Saturday, February 28, 2009

Radioactive Teacher on the Run, Part I

Donald Leopard leaned against the handrail of the ferry and watched the churning wake spread choppily over the glaucous waves. The clouds above were the colour of seagull shit, and rain was starting to fall. As the South Wales coastline receded, Leopard felt as if he were steadily straining some magnetic force to its elastic limit, and that soon its hold over him would be gone. Soon. Very soon. If only he did not feel so wretchedly sick, perhaps he would even have been elated at his freedom.

He felt spots of rain on his skin now, accompanied by a strange, melting warmth, as if his very skin were dissolving. One spot brushed close to his right ear, and he was sure he heard a tiny sizzle. Could he be imagining it? To be so permeated with that weird, invisible force, that was at once inimical to life and now such a bone-achingly familiar part of his own life, had done strange things to his imagination. Surely he was imagining this now - this acidic, melting feeling. He rubbed his eyes and shook his head. When he opened his eyes again he saw the section of railing where his hand had just been. Faintly, but unmistakably, it was glowing, a kind of fungoid grey-green.

He recoiled and staggered.

"Excuse me!"

A youngish couple with their two small children were trying to get past him on the deck. He muttered his apologies and skulked unsteadily away.

He needed air, but he also needed to sit down. He would go inside for a while, just sit and keep his head down. Before he knew it that magnetic pull he felt would be gone, and then there would be County Wexford before him. He need not think any further than that at the moment - the rolling grey waves and County Wexford. He coughed into his hand and staggered into the main seating area of the ferry, placing himself on a low PVC seat away from the other passengers.

He hung his head between his hands, as if the sea he were now crossing were the sea of his own sickness, and he simply had to sit and keep himself still and steady for the duration.

"Excuse me."

The voice surprised him with its sense of nearness. He had drifted into a web of greyish clouds of distance inside himself.

He looked up. There was a well-dressed and tanned man standing above him, with streaks of grey in immaculately groomed hair.

"Is this yours? I think you dropped it."

Leopard recognised his notebook at once.

"Yes. That's mine."

The man held it out, but Leopard looked alarmed and did not take it.

"Well, er, do you want it?" asked the man.

"Yes. Perhaps you could put it on the seat in front of me. I'm feeling very ill and... I have a condition, you see. It makes it hard for me to move my arms."

"I'm sorry. Sure. I'll just put it there for you."

The man deposited the book as instructed on the seat in front, looking, now and then, in a puzzled fashion, as Leopard.
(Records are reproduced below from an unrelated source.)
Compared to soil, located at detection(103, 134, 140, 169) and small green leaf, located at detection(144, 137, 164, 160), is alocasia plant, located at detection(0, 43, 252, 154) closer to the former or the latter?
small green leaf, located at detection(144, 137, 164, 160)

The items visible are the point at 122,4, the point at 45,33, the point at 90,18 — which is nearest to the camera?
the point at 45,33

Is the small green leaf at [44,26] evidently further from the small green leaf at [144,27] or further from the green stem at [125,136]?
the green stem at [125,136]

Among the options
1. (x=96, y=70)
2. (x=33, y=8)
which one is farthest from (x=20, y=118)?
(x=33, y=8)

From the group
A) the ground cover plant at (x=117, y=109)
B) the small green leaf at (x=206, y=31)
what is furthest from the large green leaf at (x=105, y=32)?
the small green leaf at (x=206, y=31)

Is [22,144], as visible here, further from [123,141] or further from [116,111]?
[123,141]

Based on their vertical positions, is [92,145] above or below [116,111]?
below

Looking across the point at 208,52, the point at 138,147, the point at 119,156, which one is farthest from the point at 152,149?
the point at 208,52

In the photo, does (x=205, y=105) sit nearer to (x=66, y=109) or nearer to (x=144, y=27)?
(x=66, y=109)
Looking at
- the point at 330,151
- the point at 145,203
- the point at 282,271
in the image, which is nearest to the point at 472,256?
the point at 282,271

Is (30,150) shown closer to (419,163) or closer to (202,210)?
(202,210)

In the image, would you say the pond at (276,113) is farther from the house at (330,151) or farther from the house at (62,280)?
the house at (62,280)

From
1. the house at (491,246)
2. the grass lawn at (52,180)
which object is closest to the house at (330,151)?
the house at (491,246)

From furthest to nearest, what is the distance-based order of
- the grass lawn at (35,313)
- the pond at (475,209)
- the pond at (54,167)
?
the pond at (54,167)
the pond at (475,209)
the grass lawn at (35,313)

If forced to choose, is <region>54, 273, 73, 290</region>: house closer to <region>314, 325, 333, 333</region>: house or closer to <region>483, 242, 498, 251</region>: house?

Leopard was too tired and ached too much now to try and calculate what was least likely to give him away if someone was suspicious, and the weary, almost bitter words, came to his lips without much thought. "Do I know you?" he asked.

"I don't think so," said the man. "Not many people this side of the Pond do. I mean, I used to be well-known back in the day. Er... Jeff Altman..."

And here he extended his hand.

Leopard gazed at it, as if it were some unidentifiable insect.

"Oh, yeah, sorry, I forgot. Can't move your arms. Well, I guess I'll be seeing you. Where you going, by the way?"

"County Wexford," said Leopard.

"Yeah, I guess we're all going there."

"Is there anything I can do for you? Maybe you'd like a glass of water?"

"No. I just have to rest here. Thank you."

"Okay. I hope you feel better soon. If you want a little of the best medicine - laughter, I mean - you could try catching me at my show in town when we arrive. I've got some spare tickets. Here, I'll slip a couple in your notebook. Bring a friend. Bring an enemy. Bring someone who knows how to laugh in the right places."

"Thank you."

"Okay. You take care now."

The man who had called himself Jeff Altman passed on, and Leopard sank once more into the dark grey clouds of his inner distance with relief.